**MATERIAL TO PROCESS:**
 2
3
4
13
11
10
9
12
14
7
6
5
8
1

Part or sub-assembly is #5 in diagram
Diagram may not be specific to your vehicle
* * *
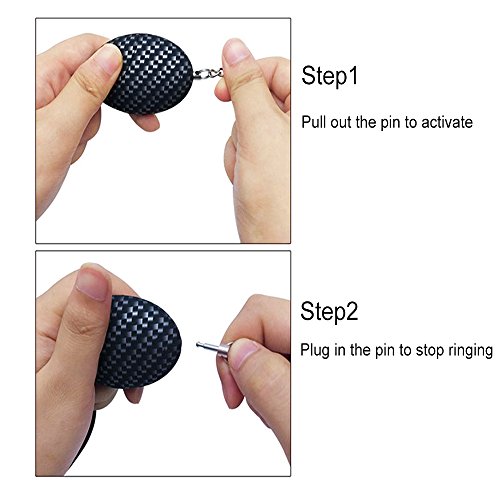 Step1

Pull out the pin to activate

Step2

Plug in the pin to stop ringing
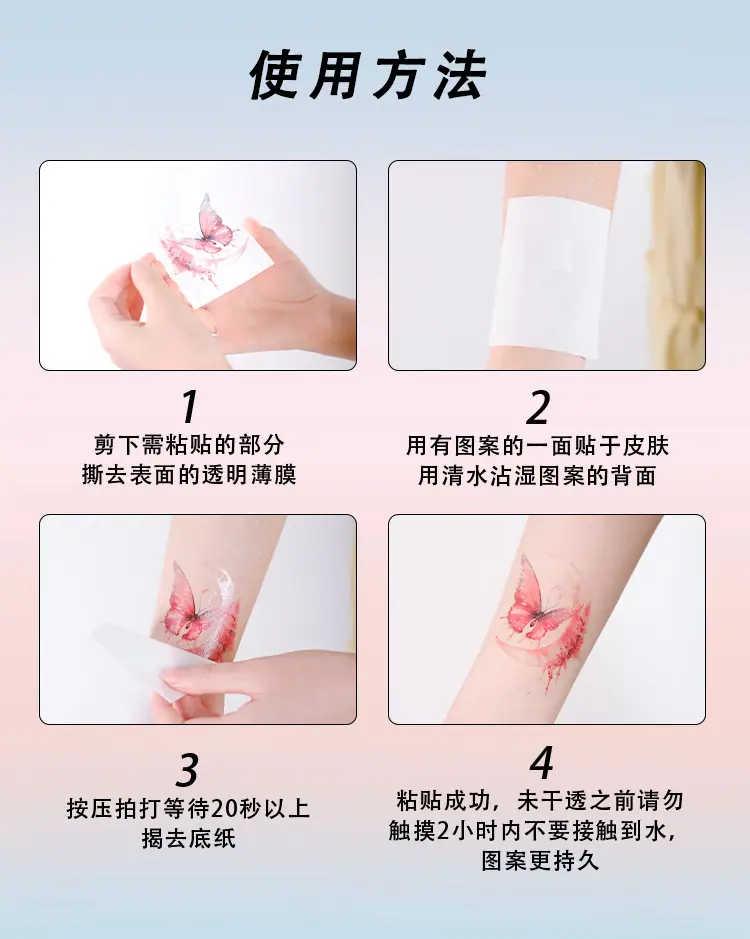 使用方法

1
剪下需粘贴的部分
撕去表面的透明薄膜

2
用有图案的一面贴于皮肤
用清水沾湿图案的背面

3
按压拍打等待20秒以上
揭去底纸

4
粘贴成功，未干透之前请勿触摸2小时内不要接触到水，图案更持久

**PROBLEM DETAILS:**
Only the lines from the one containing "按压拍打等待20秒以上" through the one containing "粘贴成功，未干透之前请勿触摸2小时内不要接触到水，图案更持久" are to be retyped, both boundary lines included, with no other material.

**EXPECTED ANSWER:**
按压拍打等待20秒以上
揭去底纸

4
粘贴成功，未干透之前请勿触摸2小时内不要接触到水，图案更持久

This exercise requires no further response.